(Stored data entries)
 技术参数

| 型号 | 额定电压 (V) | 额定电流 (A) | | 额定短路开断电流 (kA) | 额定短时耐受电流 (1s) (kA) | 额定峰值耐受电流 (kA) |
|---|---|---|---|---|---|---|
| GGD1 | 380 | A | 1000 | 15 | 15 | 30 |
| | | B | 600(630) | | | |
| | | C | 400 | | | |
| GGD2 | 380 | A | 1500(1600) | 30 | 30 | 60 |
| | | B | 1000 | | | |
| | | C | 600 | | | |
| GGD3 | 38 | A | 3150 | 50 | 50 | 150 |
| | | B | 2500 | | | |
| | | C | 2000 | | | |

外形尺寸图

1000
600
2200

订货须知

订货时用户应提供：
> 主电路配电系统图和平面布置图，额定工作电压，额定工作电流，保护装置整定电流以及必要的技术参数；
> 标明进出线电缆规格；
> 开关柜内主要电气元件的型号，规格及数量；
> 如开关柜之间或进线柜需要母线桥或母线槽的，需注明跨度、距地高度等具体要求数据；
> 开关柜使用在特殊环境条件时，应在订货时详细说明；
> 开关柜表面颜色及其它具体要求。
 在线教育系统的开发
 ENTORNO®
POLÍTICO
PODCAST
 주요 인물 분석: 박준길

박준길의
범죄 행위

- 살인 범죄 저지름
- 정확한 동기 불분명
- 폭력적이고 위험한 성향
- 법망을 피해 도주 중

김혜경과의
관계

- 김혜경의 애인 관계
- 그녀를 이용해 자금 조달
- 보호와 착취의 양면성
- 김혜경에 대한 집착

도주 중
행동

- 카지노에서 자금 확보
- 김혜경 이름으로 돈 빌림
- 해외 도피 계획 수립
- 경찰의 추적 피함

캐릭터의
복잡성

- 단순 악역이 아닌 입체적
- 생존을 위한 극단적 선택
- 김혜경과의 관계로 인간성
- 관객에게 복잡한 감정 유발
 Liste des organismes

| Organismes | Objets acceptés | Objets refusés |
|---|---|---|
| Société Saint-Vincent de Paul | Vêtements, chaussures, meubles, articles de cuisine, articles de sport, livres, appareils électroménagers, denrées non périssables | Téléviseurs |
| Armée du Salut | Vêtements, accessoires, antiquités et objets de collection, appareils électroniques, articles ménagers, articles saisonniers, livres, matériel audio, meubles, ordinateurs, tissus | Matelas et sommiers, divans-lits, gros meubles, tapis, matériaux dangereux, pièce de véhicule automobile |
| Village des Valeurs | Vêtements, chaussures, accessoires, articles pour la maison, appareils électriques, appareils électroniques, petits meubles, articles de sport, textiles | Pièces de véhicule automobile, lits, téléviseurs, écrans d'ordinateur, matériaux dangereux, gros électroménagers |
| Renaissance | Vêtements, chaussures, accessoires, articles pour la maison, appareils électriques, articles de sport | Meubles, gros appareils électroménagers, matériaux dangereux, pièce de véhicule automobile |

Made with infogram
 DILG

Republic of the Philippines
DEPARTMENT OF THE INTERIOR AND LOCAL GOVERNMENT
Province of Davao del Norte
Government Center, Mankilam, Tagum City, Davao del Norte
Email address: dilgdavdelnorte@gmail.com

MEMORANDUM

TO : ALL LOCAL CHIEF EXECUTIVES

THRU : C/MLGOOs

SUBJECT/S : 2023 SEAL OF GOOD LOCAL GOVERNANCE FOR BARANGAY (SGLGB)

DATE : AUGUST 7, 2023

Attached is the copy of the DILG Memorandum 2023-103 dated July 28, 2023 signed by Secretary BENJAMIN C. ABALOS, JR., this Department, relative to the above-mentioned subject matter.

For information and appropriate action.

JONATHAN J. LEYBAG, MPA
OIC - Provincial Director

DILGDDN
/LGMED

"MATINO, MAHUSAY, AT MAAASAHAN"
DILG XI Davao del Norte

» REQUIREMENT
Given the records above, reproduce precisely and only the lines between the line holding "- 김혜경의 애인 관계" and the line holding "périssables | Téléviseurs |", inclusive.

» SOLUTION TO THIS EXERCISE
- 김혜경의 애인 관계
- 그녀를 이용해 자금 조달
- 보호와 착취의 양면성
- 김혜경에 대한 집착

도주 중
행동

- 카지노에서 자금 확보
- 김혜경 이름으로 돈 빌림
- 해외 도피 계획 수립
- 경찰의 추적 피함

캐릭터의
복잡성

- 단순 악역이 아닌 입체적
- 생존을 위한 극단적 선택
- 김혜경과의 관계로 인간성
- 관객에게 복잡한 감정 유발
 Liste des organismes

| Organismes | Objets acceptés | Objets refusés |
|---|---|---|
| Société Saint-Vincent de Paul | Vêtements, chaussures, meubles, articles de cuisine, articles de sport, livres, appareils électroménagers, denrées non périssables | Téléviseurs |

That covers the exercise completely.